● Text excerpt
◆ ◆ ◆

Important figure in Sikhism

Baba Buddha (Gurmukhi: ਬਾਬਾ ਬੁੱਢਾ; bābā buḍhā; lit. meaning "wise old man"; 6 October 1506 – 8 September 1631 or 1571–1631) was a prime figure in early Sikhism. He is likely the origin of the bhai tradition of Sikhism and is also known as Bhai Buddha. As a contemporary of seven Sikh gurus, he personally installed four of them to the guruship.

== Early life ==
He was born to a Randhawa Jat Hindu family in 1506 in the village of Kathu Nangal in Amritsar. His father's name was Sugha Randhawa and his mother was named Mai Gauran. His birth name was Bura (Gurmukhi: ਬੂੜਾ; būṛā).

As a child, while grazing cattle outside his village, he met Guru Nanak. He asked Guru Nanak many questions regarding life and death, such that, at his young age, Guru Nanak blessed him with the name Buddha, as he spoke as if he were a wise elder. He had been a follower of Guru Nanak since the Kartarpur chapter.

== Spiritual career ==
He was one of the earliest Sikhs of Guru Nanak, and performed the formal coronation ceremonies of the five Sikh gurus who succeeded Guru Nanak; Guru Angad, Guru Amar Das, Guru Ram Das, Guru Arjan, and Guru Hargobind.

Buddha was consulted during the compilation of the Sikh scripture. On installation of the Adi Granth, a compilation of Sikh scripture, at Sri Harimandir Sahib on August 16, 1604, Bhai Buddha was appointed the first Granthi by Guru Arjan.

When Bhani (daughter of Guru Amar Das) had a jagir land grant (consisting of 500 biggas) of productive agricultural land bestowed upon her by the Mughal emperor Akbar, Baba Buddha was administrator of the land. The land became known as 'Beer Baba Buddha Ji' as a result. The land had a gurdwara constructed upon it, was used for farming, and educational activities.

Ganga, wife of Guru Arjan, sought out Baba Buddha for his blessings when Ganga desired to give birth to a son in-order to have an heir to the guruship. After a failed first attempt, Baba Buddha eventually granted her wish and blessed her. Guru Hargobind was born to Ganga after this blessing.

◆ ◆ ◆

● Dataset excerpts
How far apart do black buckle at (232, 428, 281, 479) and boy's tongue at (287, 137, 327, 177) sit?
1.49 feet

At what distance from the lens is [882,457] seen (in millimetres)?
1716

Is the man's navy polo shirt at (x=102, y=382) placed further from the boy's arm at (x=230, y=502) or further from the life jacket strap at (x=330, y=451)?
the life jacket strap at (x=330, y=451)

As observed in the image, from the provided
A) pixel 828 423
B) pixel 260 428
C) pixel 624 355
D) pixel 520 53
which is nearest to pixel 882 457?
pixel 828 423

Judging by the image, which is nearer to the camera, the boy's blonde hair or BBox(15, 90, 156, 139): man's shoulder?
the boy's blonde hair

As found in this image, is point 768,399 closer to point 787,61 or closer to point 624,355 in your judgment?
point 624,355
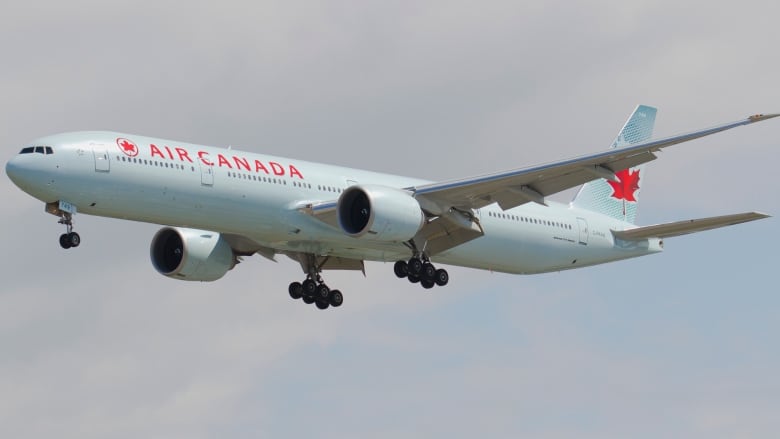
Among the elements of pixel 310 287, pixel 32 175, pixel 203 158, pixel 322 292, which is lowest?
pixel 322 292

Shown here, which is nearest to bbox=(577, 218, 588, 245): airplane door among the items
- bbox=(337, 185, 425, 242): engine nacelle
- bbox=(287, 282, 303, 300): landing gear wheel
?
bbox=(337, 185, 425, 242): engine nacelle

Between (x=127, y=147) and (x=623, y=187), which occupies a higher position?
(x=623, y=187)

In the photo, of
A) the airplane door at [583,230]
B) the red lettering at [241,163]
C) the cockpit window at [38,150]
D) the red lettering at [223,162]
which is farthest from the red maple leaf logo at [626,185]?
the cockpit window at [38,150]

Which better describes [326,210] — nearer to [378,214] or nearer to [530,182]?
[378,214]

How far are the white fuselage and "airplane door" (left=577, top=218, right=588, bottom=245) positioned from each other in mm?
1481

◆ ◆ ◆

● Check your understanding
[1] What was Baba Buddha's birth name, according to the Baba Buddha passage?
[2] Please extend the Baba Buddha passage, picking up right after its last sentence.
The entries have no connection to the Baba Buddha passage.

● Answers to the tasks
[1] Bura

[2]
== Military career ==
According to Sikh hagiographies and oral histories, Baba Buddha learnt the Sikh martial art system of Shastar Vidya from Guru Nanak himself. Baba Buddha provided the successive gurus of Nanak training in the martial art and was ordained by Guru Hargobind to instruct recruits into the first Sikh army, in Shastar Vidya.

On May 30, 1606, after the martyrdom of Guru Arjan, Guru Hargobind ordered the construction of the Akal Takht and entrusted the responsibility of its construction to Baba Buddha and Bhai Gurdas. While Guru Hargobind was in jail, Baba Budha reformed the Nihang army, at the time called the Akal Sena, although now it is named the Budha Dal after Jathedar Baba Budha Randhawa.

== Death ==
After a lifetime of following the Sikh Gurus, Baba Buddha died at the age of 124 in 1631 at the village of Jhanda Ramdas, on the banks of the Ravi River. Guru Hargobind was at his bedside and honoured him by carrying him to his funeral pyre and reciting passages from the Adi Granth.

== Descendants ==
His great-great-grandson Gurditta (1625–1675) was also arrested in Delhi when Guru Tegh Bahadur was. Sahib Ram Kaur was the 7th linear descendant of Baba Buddha. In 1850, a school operated out of her shrine in Kotnaina in Gurdaspur district with sadh, granthi, brahmin, and musician teachers.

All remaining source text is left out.